WHAT YOU WILL DO >>
Copy the lines of the material from the line with "How are these" to the line with "4. (41,119)", word for word.

INFORMATION SHOWN >>

____________________

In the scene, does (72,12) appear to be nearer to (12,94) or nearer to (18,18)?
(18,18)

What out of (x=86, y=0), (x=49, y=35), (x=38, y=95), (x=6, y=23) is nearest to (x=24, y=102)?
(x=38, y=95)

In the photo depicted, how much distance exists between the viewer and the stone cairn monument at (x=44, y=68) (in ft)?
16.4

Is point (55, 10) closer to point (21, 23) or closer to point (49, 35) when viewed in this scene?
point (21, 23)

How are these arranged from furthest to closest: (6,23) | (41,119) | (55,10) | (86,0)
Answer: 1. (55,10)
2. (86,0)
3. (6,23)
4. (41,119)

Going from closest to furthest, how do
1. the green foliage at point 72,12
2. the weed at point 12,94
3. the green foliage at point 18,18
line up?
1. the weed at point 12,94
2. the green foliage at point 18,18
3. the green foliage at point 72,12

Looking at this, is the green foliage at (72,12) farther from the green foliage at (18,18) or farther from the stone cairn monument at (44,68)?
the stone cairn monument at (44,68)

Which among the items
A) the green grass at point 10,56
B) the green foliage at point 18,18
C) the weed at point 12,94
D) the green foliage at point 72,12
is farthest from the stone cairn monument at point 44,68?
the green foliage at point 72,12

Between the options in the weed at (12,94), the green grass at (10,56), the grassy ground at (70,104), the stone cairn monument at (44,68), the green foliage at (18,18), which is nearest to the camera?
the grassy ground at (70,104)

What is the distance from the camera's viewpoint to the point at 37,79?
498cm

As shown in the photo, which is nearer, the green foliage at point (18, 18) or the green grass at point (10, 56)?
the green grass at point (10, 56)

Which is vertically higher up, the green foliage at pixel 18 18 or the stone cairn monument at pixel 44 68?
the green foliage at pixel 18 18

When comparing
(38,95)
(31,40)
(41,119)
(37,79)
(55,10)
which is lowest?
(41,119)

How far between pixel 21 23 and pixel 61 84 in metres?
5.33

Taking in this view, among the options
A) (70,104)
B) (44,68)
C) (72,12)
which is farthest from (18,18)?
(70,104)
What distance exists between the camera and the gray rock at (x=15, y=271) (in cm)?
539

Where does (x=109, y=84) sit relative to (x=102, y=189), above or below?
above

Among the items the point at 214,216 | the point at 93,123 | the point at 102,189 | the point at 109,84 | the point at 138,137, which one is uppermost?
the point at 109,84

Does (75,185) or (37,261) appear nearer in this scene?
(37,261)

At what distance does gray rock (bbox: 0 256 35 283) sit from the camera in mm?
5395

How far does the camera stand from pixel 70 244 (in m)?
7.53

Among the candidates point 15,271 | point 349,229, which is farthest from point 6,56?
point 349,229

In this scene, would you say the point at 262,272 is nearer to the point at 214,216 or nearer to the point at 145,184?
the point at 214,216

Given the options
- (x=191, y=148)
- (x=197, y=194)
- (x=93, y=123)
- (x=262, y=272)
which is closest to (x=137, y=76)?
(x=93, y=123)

____________________

WRITTEN RESPONSE >>
How are these arranged from furthest to closest: (6,23) | (41,119) | (55,10) | (86,0)
Answer: 1. (55,10)
2. (86,0)
3. (6,23)
4. (41,119)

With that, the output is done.